9 von 10 überzeugt, dass die jüngeren Generationen mehr Vielfalt in der Werbung erwarten.

Können, wollen, sollen? Geht es nach 2500 Marketingexperten, die in einer weltweiten Befragung zu Wort kamen, waren 9 von 10 überzeugt, dass die jüngeren Generationen mehr Vielfalt in der Werbung erwarten. Und dass vielfältigere Werbung sich positiv auf unsere Gesellschaft auswirken kann.

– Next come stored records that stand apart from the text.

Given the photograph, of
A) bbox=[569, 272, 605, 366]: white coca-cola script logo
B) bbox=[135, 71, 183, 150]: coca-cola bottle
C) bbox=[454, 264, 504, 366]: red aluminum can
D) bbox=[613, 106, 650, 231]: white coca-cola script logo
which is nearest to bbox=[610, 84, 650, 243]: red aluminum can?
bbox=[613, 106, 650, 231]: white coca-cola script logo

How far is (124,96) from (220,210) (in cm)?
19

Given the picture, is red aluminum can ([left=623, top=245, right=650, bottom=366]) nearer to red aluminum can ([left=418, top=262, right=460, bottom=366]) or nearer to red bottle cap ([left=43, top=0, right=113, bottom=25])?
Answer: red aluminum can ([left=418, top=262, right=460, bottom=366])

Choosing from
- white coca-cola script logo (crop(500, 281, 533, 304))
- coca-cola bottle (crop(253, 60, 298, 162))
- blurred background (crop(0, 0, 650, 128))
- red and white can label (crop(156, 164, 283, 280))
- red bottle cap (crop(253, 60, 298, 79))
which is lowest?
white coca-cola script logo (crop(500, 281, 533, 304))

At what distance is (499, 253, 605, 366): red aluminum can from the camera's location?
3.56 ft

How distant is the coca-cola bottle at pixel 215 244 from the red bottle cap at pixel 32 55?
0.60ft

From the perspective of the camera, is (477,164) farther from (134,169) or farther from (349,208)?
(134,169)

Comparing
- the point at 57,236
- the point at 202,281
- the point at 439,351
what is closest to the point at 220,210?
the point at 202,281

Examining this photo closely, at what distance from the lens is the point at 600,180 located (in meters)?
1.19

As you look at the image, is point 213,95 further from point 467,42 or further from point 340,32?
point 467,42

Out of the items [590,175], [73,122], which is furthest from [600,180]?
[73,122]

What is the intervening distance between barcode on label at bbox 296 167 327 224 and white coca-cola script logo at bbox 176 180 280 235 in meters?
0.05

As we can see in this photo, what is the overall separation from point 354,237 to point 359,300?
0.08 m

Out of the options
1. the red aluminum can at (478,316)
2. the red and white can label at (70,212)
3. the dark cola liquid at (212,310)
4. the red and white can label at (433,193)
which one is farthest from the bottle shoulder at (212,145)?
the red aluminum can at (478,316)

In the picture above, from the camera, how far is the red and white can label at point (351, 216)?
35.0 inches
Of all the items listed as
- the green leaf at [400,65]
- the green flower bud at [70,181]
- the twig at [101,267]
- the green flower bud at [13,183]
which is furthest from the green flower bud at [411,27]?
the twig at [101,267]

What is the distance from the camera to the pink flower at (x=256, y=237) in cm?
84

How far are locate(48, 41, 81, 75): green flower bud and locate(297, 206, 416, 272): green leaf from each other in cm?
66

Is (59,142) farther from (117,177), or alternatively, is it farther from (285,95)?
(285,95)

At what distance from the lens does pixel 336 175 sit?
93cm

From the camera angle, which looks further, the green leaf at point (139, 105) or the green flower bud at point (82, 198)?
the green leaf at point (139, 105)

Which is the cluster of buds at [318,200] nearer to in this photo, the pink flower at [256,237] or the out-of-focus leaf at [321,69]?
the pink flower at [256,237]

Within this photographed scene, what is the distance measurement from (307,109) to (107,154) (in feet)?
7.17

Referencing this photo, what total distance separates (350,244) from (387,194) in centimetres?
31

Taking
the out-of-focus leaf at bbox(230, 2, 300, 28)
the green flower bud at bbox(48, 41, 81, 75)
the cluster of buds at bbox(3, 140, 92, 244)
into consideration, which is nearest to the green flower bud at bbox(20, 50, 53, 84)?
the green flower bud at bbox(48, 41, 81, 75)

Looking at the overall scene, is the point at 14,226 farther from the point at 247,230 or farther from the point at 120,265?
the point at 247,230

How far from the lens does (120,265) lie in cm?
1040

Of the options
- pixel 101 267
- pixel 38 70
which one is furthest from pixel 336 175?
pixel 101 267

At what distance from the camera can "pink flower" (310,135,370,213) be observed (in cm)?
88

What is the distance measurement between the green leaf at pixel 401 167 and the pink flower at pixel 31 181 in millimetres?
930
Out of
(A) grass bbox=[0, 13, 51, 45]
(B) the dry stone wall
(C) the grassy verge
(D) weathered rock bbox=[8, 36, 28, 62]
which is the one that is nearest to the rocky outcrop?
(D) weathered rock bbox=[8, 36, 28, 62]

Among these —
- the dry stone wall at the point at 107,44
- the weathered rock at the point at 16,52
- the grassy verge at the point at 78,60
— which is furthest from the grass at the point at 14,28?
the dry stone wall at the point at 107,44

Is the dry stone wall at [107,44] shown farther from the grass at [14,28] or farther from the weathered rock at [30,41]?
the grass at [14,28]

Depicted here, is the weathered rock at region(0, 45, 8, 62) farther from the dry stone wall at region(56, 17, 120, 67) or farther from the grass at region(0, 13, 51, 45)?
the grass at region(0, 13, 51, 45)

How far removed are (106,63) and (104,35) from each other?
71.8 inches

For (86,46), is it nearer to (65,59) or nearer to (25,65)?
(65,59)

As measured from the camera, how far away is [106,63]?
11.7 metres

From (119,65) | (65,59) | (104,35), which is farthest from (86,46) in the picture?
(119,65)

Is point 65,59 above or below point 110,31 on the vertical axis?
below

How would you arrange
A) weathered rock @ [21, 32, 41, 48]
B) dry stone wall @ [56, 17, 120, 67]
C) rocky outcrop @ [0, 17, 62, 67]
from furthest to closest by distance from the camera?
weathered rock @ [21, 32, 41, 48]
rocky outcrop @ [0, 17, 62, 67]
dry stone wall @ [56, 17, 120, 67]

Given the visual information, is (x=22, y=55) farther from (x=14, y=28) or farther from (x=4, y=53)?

Denn Werbung kann mehr als Stereotypen zeigen, nämlich Realitäten, in denen wir als Gesellschaft leben, mit denen wir nicht zwingend in Berührung kommen, die uns aber als Ganzes ausmachen. Vielleicht springen nun endlich mehr Firmen auf den Zug der Deutschen Bahn auf und beweisen Mut zur Vielfalt auf Plakaten und in Werbespots. Von Werbung, die um Vielfalt einen Bogen macht, fühle zumindest ich mich überhaupt nicht angesprochen.